Can you give us, highlight a few examples of how UMA is being created and what synthetics are
coming out on the other side?
Yeah, those numbers are actually all scale.
We don't have that being updated live yet.
That's something that's happening in the next week or two.
You can pull that right from the blockchain.
I know, I know.
It's embarrassing.
So they're higher than that.
But yeah, I can talk about like the types of things that have been created that I find like really interesting.
And again, guys, the part that I push here, we are trying to position UMA, like our infrastructure as being this platform to create these synthetic assets.
We're not creating them ourselves and we want to make it super easy for a developer to that comes up with an idea.
And developer might even be a wrong word.
It's like a financial product inventor, right, that comes up with an idea.

(Records from a data source)
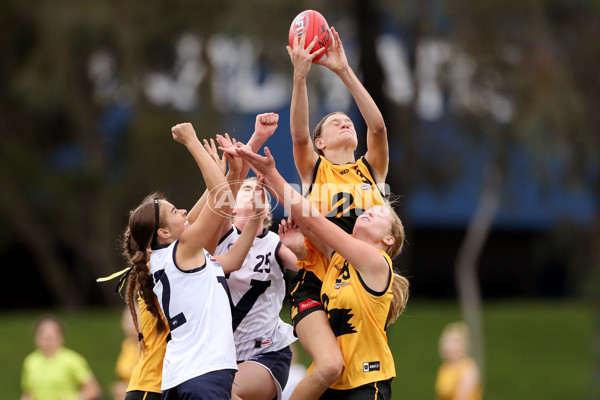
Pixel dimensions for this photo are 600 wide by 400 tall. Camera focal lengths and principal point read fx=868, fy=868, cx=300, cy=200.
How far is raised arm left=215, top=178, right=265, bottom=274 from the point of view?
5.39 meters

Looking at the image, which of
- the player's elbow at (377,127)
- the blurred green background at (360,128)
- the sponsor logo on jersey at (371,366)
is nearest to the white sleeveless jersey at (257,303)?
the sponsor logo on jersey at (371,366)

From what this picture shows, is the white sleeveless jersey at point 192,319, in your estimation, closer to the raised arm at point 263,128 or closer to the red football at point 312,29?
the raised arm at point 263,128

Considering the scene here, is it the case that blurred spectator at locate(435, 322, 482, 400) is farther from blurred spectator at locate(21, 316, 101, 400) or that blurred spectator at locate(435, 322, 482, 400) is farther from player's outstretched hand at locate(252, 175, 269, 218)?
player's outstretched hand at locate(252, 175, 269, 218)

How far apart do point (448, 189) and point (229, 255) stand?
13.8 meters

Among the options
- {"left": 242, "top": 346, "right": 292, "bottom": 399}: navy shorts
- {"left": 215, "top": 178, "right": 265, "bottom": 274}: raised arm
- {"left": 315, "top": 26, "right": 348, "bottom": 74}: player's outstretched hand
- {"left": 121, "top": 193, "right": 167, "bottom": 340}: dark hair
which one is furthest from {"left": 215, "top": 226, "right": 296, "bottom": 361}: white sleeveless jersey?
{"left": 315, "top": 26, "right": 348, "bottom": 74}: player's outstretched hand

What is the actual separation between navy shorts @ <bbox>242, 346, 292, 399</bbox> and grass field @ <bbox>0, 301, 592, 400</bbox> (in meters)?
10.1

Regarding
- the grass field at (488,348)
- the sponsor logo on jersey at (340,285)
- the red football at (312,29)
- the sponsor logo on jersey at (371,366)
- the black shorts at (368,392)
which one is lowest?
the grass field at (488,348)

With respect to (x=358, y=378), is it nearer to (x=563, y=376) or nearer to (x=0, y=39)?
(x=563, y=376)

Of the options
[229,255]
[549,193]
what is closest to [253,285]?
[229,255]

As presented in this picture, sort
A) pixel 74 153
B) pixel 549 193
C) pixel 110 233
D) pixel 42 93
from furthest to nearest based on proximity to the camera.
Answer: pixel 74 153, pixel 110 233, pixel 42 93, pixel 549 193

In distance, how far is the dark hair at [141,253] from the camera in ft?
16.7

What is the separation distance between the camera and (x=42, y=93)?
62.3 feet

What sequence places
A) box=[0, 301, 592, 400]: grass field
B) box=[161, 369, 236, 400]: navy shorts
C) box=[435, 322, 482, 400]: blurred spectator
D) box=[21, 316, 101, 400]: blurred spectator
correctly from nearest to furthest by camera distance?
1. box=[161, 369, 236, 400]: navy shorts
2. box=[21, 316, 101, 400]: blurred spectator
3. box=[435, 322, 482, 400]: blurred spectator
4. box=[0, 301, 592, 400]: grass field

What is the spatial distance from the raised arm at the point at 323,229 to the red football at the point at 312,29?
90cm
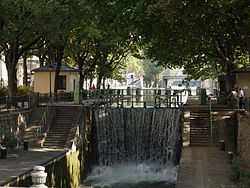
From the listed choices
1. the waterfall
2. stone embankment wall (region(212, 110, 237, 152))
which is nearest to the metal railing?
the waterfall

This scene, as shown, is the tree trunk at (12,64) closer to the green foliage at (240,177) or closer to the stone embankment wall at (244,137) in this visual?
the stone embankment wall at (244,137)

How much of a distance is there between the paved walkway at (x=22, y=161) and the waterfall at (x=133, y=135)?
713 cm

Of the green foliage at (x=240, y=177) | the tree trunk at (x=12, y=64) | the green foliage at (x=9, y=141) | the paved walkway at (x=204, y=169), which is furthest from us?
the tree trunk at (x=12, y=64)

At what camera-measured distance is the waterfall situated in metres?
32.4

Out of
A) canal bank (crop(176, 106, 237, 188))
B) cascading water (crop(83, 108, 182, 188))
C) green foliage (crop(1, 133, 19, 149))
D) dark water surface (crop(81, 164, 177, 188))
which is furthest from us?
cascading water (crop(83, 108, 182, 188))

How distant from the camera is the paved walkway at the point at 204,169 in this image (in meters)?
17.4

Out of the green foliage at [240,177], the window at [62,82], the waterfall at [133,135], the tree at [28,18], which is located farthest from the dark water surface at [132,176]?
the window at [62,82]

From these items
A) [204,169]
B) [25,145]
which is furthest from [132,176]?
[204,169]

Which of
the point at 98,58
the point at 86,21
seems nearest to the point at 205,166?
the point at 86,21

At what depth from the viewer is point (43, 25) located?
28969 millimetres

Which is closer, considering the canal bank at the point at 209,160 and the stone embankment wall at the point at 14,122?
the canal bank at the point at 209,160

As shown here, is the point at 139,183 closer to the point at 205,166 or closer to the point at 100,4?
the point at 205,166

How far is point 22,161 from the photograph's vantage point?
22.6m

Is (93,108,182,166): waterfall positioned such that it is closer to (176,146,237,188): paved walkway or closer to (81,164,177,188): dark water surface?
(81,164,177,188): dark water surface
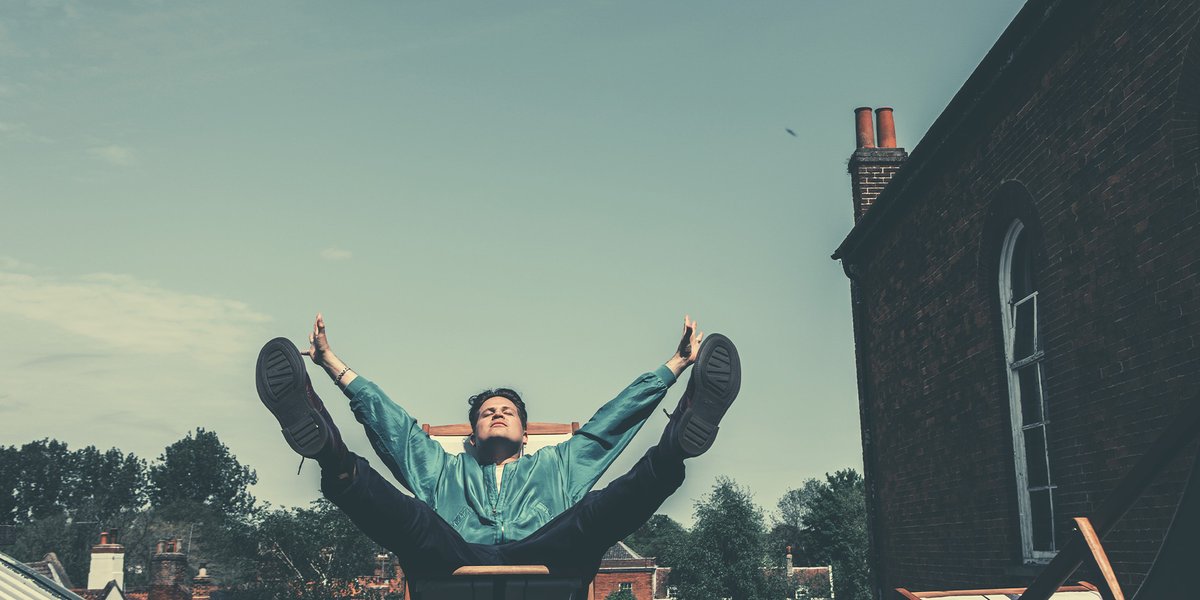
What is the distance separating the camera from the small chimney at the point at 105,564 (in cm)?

-- Given problem --
Answer these questions about the UMA conversation above:
1. When does the speaker say live updating of the numbers will happen?
2. What does the speaker say UMA is trying to position its infrastructure as?
3. What phrase does the speaker offer in place of "developer"?

-- Worked answer --
1. In the next week or two.
2. A platform for creating synthetic assets.
3. A financial product inventor.